== PROVIDED PASSAGE ==

Judge bars media, but not public, from hearing in murder case

01/13/97

CALIFORNIA–In late December, a Superior Court judge in Bakersfield rejected a media challenge to an order excluding the media, but not the public, from pretrial proceedings in a highly publicized criminal trial where the defendant stands accused of killing his girlfriend’s seven-year-old son. The media parties are preparing an appeal to the state Court of Appeal in Fresno.

Without prior notice, Judge Clarence Westra ruled from the bench that the media could not attend a November 18, 1996 suppression hearing to determine the admissibility of audiotaped statements made by the defendant to the police. At Westra’s direction, a bailiff questioned everyone who attempted to enter the courtroom, and excluded anyone affiliated with a media group. After the hearing, the judge granted the media reentry into the courtroom.

In mid-December, two local television stations and a radio station petitioned Westra to reconsider, arguing that the court had no authority to exclude the media from an otherwise public proceeding, that the media had been denied an opportunity to challenge the order, and that there was no showing of compelling circumstances warranting exclusion.

===

(REQUIREMENT 1) According to the article on the Bakersfield hearing, who questioned people trying to enter the courtroom at Judge Westra's direction?
(REQUIREMENT 2) Return everything in the article on the Bakersfield hearing from "In mid-December, two" down to "circumstances warranting exclusion.", copied word for word.

== SOURCE MATERIAL ==

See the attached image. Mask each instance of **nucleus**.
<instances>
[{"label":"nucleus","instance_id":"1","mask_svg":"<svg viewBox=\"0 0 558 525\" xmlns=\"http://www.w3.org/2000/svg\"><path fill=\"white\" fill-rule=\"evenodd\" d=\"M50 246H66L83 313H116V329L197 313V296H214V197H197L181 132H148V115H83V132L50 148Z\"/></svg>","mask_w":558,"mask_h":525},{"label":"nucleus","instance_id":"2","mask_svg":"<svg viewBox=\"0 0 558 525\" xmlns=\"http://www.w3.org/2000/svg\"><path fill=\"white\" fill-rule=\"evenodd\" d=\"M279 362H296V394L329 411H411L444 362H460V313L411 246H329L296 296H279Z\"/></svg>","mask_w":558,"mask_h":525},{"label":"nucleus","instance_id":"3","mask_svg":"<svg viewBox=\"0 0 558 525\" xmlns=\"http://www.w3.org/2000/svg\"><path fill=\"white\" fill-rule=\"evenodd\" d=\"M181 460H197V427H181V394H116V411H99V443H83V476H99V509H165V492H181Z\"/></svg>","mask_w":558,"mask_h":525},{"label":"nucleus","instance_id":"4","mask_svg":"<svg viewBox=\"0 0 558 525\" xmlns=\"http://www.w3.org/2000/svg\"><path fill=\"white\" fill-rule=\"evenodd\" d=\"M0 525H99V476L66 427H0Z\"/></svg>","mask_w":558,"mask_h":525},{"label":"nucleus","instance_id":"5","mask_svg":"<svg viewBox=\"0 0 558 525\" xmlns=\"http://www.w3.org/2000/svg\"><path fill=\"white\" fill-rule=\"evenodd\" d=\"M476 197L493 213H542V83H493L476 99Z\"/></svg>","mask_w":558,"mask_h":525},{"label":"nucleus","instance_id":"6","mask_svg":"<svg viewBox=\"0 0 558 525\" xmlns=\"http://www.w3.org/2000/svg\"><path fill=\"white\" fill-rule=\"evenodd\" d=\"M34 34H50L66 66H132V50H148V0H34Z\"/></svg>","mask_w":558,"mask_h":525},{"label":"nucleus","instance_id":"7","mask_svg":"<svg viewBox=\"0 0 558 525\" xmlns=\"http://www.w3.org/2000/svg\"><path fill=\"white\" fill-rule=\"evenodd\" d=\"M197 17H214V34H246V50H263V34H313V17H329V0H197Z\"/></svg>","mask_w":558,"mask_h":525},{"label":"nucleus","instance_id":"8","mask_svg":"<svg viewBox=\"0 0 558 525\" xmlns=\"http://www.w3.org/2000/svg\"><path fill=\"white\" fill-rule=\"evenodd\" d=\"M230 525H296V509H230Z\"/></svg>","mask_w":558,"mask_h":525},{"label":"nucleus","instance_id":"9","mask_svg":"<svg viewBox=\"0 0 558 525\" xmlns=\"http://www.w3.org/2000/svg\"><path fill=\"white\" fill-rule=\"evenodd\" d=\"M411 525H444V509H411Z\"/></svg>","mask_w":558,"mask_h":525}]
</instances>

===

(FULL RESPONSE 1) A bailiff.

(FULL RESPONSE 2)
In mid-December, two local television stations and a radio station petitioned Westra to reconsider, arguing that the court had no authority to exclude the media from an otherwise public proceeding, that the media had been denied an opportunity to challenge the order, and that there was no showing of compelling circumstances warranting exclusion.